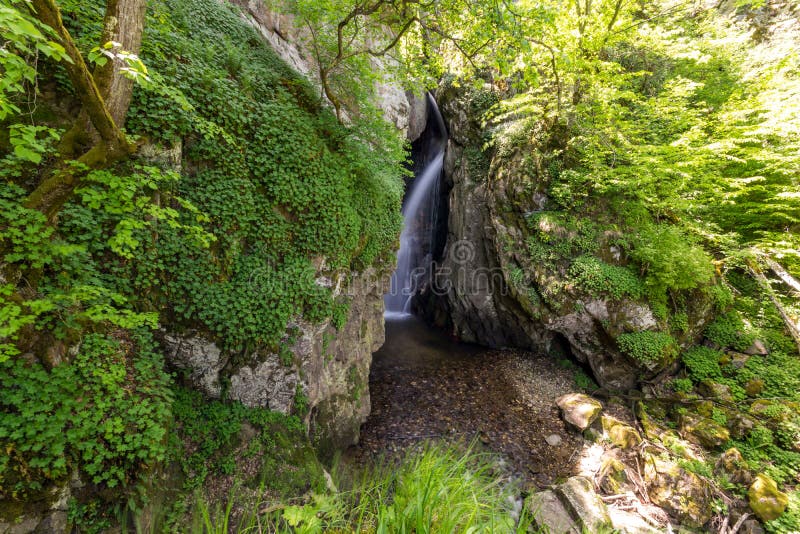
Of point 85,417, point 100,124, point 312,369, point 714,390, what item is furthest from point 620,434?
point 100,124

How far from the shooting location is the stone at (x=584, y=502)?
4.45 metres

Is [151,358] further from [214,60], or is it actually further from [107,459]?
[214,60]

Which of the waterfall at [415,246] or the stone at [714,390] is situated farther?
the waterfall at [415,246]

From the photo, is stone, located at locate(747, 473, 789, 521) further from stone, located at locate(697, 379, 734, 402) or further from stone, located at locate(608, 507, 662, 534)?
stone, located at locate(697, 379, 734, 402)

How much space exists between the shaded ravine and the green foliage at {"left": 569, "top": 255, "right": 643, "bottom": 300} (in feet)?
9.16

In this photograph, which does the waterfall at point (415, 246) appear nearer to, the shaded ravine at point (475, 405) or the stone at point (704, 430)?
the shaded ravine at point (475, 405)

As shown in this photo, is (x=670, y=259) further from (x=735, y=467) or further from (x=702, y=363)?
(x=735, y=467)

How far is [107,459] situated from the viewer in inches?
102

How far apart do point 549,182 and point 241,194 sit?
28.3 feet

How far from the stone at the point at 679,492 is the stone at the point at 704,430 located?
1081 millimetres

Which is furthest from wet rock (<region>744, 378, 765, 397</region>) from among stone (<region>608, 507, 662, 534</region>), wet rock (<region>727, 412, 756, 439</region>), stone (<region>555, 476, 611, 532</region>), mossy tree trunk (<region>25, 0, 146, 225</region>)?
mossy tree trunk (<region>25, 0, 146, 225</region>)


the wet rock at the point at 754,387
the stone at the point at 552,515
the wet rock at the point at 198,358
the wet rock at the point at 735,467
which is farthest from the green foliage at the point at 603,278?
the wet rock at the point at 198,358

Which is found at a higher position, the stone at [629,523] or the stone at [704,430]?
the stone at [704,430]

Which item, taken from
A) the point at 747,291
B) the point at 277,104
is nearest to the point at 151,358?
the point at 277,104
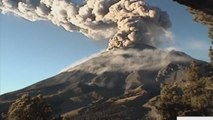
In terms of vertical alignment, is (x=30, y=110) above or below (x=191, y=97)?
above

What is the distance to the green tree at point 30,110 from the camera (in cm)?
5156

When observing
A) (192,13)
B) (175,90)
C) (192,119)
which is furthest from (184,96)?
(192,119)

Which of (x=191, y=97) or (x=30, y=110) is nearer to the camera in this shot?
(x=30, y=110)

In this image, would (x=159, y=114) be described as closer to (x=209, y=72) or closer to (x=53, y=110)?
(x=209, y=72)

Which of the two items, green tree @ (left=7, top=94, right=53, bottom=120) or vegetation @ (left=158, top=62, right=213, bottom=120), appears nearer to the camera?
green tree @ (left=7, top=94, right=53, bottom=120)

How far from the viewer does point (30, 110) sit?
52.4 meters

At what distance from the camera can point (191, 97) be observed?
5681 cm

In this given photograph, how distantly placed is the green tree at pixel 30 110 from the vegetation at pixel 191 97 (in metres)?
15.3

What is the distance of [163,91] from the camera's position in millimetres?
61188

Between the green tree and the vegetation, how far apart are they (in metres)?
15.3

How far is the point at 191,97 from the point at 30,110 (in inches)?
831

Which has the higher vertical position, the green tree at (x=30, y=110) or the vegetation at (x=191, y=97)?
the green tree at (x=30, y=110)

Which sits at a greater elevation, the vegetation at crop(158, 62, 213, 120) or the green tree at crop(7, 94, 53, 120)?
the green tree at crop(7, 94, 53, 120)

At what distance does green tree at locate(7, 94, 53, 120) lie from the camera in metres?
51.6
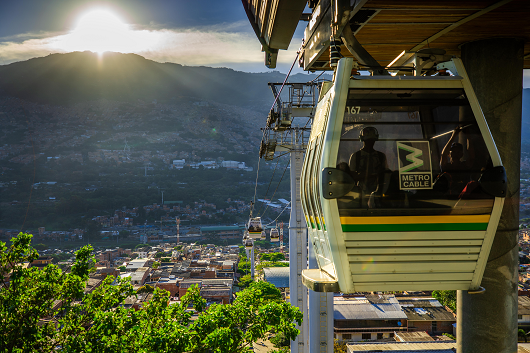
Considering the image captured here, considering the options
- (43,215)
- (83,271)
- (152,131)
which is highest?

# Stated task
Reproduce every item above with each "in metres" changed to "in meters" and nothing else altered. Leave the pictures out.

# Final result
Of point 85,417, point 100,124, point 312,369, point 714,390, what item is furthest from point 620,434?
point 100,124

How far from the shooting location is the stone at (x=584, y=502)?
4.45 metres

Is [151,358] further from [214,60], or is it actually further from [107,459]?
[214,60]

Which of the waterfall at [415,246] or the stone at [714,390] is situated farther?
the waterfall at [415,246]

From the photo, is stone, located at locate(747, 473, 789, 521) further from stone, located at locate(697, 379, 734, 402) or further from stone, located at locate(608, 507, 662, 534)?
stone, located at locate(697, 379, 734, 402)

How much space exists between the shaded ravine and the green foliage at {"left": 569, "top": 255, "right": 643, "bottom": 300} (in feet)?
9.16

In this photograph, which does the waterfall at point (415, 246) appear nearer to, the shaded ravine at point (475, 405) or the stone at point (704, 430)?
the shaded ravine at point (475, 405)

As shown in this photo, is (x=670, y=259) further from (x=735, y=467) or further from (x=702, y=363)?
(x=735, y=467)

How far is [107,459] situated from the viewer in inches?
102

How far apart do point 549,182 and point 241,194 sit?
28.3 feet

How far from the stone at the point at 679,492 is the stone at the point at 704,430 located?
1081 millimetres

Which is furthest from wet rock (<region>744, 378, 765, 397</region>) from among stone (<region>608, 507, 662, 534</region>), wet rock (<region>727, 412, 756, 439</region>), stone (<region>555, 476, 611, 532</region>), mossy tree trunk (<region>25, 0, 146, 225</region>)?
mossy tree trunk (<region>25, 0, 146, 225</region>)


the wet rock at the point at 754,387
the stone at the point at 552,515
the wet rock at the point at 198,358
the wet rock at the point at 735,467
which is farthest from the green foliage at the point at 603,278?
the wet rock at the point at 198,358

Which is found at a higher position, the stone at [629,523] or the stone at [704,430]?
the stone at [704,430]

Which item, taken from
A) the point at 747,291
B) the point at 277,104
is nearest to the point at 151,358?
the point at 277,104
In terms of vertical alignment, is (x=30, y=110) above or below (x=191, y=97)?
above

What is the distance to the green tree at point 30,110 from the camera (in cm)?
5156

When observing
A) (192,13)
B) (175,90)
C) (192,119)
which is furthest from (184,96)?
(192,119)

Which of (x=191, y=97) or (x=30, y=110) is nearer to the camera in this shot?
(x=30, y=110)

In this image, would (x=159, y=114) be described as closer to (x=209, y=72) or closer to (x=53, y=110)?
(x=209, y=72)

Which of the two items, green tree @ (left=7, top=94, right=53, bottom=120) or vegetation @ (left=158, top=62, right=213, bottom=120), appears nearer to the camera?
green tree @ (left=7, top=94, right=53, bottom=120)

How far from the viewer does point (30, 110) sit?
52.4 meters

At what distance from the camera can point (191, 97) be observed?
5681 cm

In this given photograph, how distantly placed is the green tree at pixel 30 110 from the vegetation at pixel 191 97 (in meters)?
15.3

What is the distance of [163,91] from the camera's position in millimetres?
61188

Between the green tree and the vegetation, how far apart are they (in meters)?
15.3

How far is the point at 191,97 from the point at 30,110 (in inches)?
831

Which has the higher vertical position, the green tree at (x=30, y=110) or the vegetation at (x=191, y=97)?
the green tree at (x=30, y=110)

Which sits at a greater elevation, the vegetation at crop(158, 62, 213, 120) or the green tree at crop(7, 94, 53, 120)?
the green tree at crop(7, 94, 53, 120)

At what distance does green tree at locate(7, 94, 53, 120) lie from the camera in meters?
51.6
Considering the image captured here, considering the options
- (43,215)
- (83,271)
- (152,131)
which is highest?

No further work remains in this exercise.